The Sotaq optimality based computer program and secondary stress in two varieties of Portuguese[*]
Maria Bernadete Abaurre
Charlotte Galves
Arnaldo Mandel
Filomena Sandalo[**]
Abstract
Typical postlexical interface phenomena, like secondary (rhythmic) stress, can be succesfully modeled by OT analyses, which predict optimally stressed outputs from a set of possible inputs and a hierarchically ranked set of constraints. This paper presents an OT analysis for European and Brazilian Portuguese secondary stressing. Based on this analysis, a computer program, sotaq, has been developed, allowing for automatic testing, against large corpora, of proposed constraint hierarchies for both varieties of Portuguese. Test results are presented, showing suitable hierarchies generating secondary stresses for both varieties of Portuguese.
Keywords: Optimality theory; secondary stress; European and Brazilian Portuguese; sotaq program; automated analysis; shortest path.
1. Introduction
This paper presents an analysis of secondary stress in Brazilian and European Portuguese (BP and EP) based on Optimality Theory (OT). The model used associates to each linguistic string structural descriptions that are collections of decompositions into chunks of consecutive syllables, one of which is singled out as stressed. So, the input for the OT generator (Gen) consists of sentences and the output is a collection of feet. The secondary stresses are inferred by the OT evaluator (Eval) from those appearing in the segmentations that are evaluated as optimal according to a set of ranked constraints.

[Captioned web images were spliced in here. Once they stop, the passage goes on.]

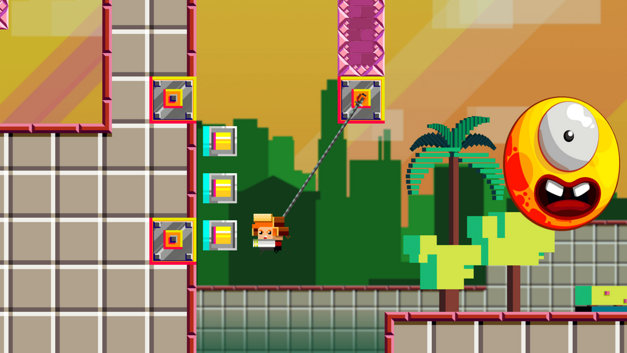 Spheroids Screenshot 1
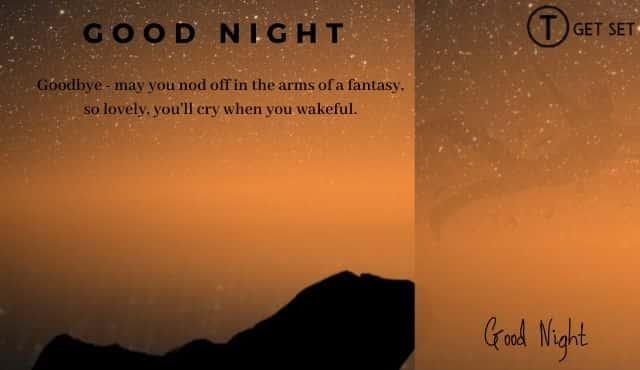 Good-night-Image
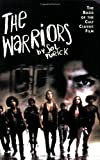 The Warriors, Sol Yurick, 0802139922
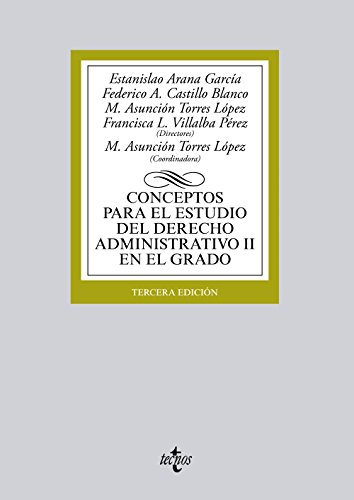 9788430966622: Conceptos para el estudio del Derecho administrativo II en el grado (Derecho - Biblioteca Universitaria De Editorial Tecnos)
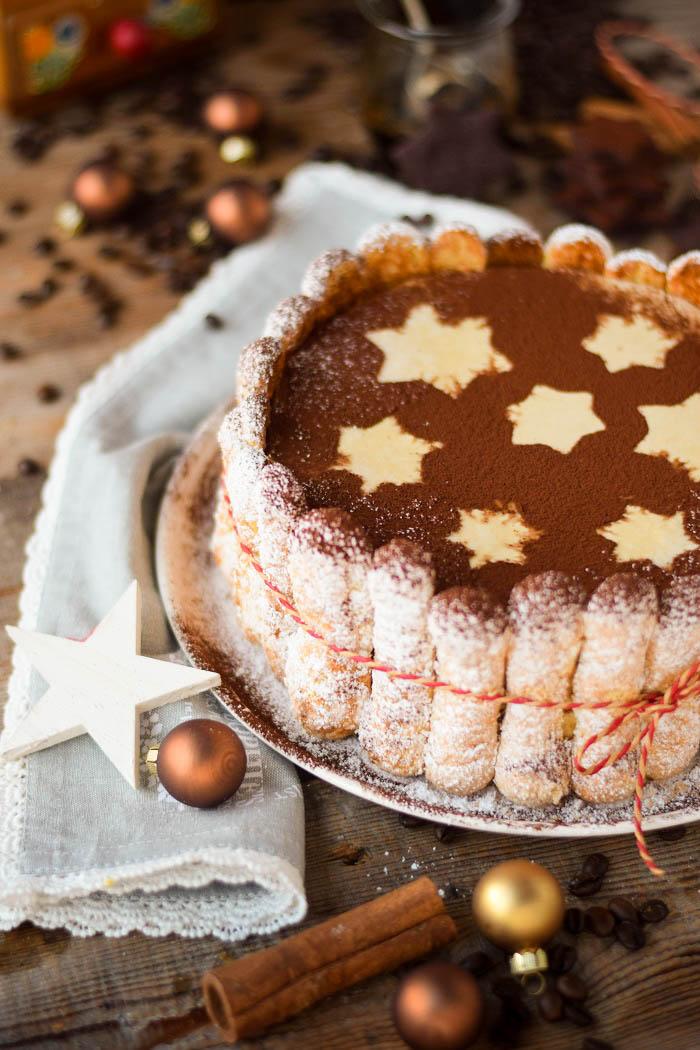 Tirmaisu Cheesecake Charlotte - Kaffee Kuchen mit Löffelbiskuit und Kaffeelikör (9)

In current OT literature, constraint rankings have been tested manually on small data sets, with a small set of outputs. We have developed a computer program, sotaq, that tests proposed stress systems (formulated in terms of constraint hierarchies) for both varieties of Portuguese against observed actual stresses and in large corpora, thus allowing for automatic testing of Optimality Theory predictions for secondary stress. Such analysis is presented here, along with the corresponding constraint hierarchies for BP and EP.
2. Primary stress
Although BP and EP place primary stress exactly at the same position, secondary stress positioning is remarkably different, as can be noticed below. The examples present some possible instances of secondary stress (rhythmic stress) placement in both European and Brazilian Portuguese according to native speakers of each of the varieties. The syllables bearing primary stress are in bold and those bearing secondary stress are underlined:
EP: ( 1 )a. A autoridade do governadordiminuiu ~
b. A autoridade do governador diminuiu
BP:( 2 )a. A autoridade do governador diminuiu ~
b. A autoridade do governador diminuiu
EP: ( 3 )a. A modernizaçãofoi satisfatória ~
b. A modernizaçãofoisatisfatória
BP: ( 4 )a. A modernização foisatisfatória ~
b. A modernização foi satisfatória.
EP: ( 5 )a. A catalogadora compreendeu o trabalho da pesquisadora ~
b. A catalogadora compreendeu o trabalho da pesquisadora
BP: ( 6 )a. A catalogadora compreendeu o trabalho da pesquisadora ~
b. A catalogadora compreendeu o trabalho da pesquisadora
The facts of primary and secondary stress in Portuguese favor Van der Hulst's (1997) position, according to which primary and secondary stresses are not derived by the same algorithm. Van der Hulst notes that, in the majority of languages, the assignment of primary stress does not depend on prior exhaustive footing. Indeed, the assignment of primary and secondary stresses in Brazilian and European Portuguese is clearly independent.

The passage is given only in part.